● **Records for this task**
===============

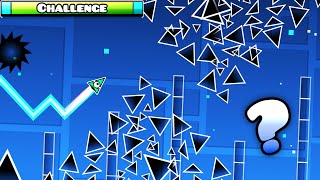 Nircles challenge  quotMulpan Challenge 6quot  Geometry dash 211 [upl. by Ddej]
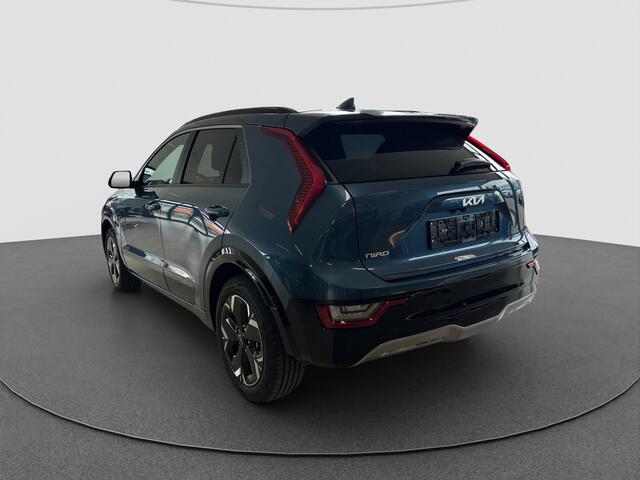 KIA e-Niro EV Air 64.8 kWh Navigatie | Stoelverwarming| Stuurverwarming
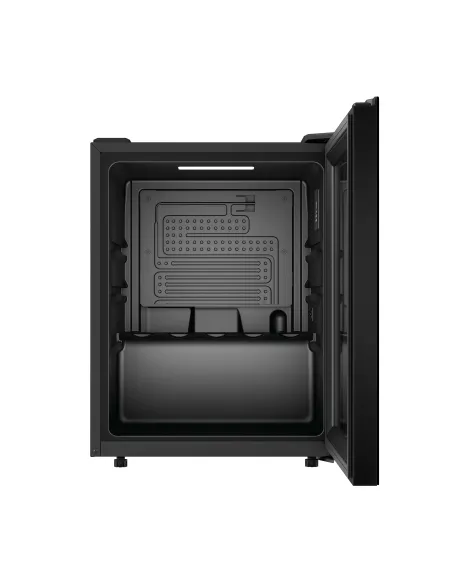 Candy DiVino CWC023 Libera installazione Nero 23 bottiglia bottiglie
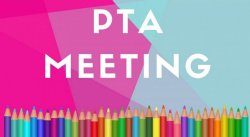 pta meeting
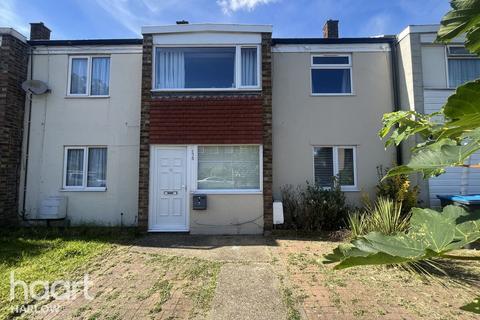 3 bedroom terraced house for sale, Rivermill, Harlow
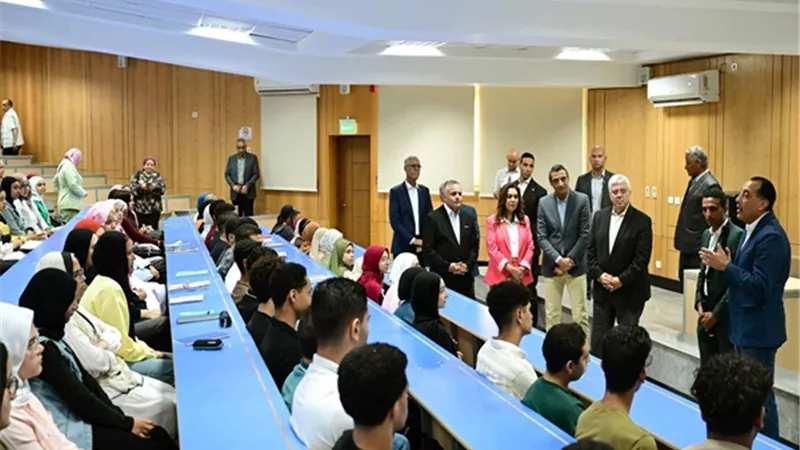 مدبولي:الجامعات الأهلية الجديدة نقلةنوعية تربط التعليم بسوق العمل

===============

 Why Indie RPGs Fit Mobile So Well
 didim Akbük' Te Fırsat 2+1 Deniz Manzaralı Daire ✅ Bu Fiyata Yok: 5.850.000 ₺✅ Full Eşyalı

===============

● **What is needed**
Only the lines between the one with "3 bedroom terraced" and the one with "مدبولي:الجامعات الأهلية الجديدة", those two included, get copied from the material above. Keep it exact and free of pictures.

● **Worked solution**
 3 bedroom terraced house for sale, Rivermill, Harlow
 مدبولي:الجامعات الأهلية الجديدة نقلةنوعية تربط التعليم بسوق العمل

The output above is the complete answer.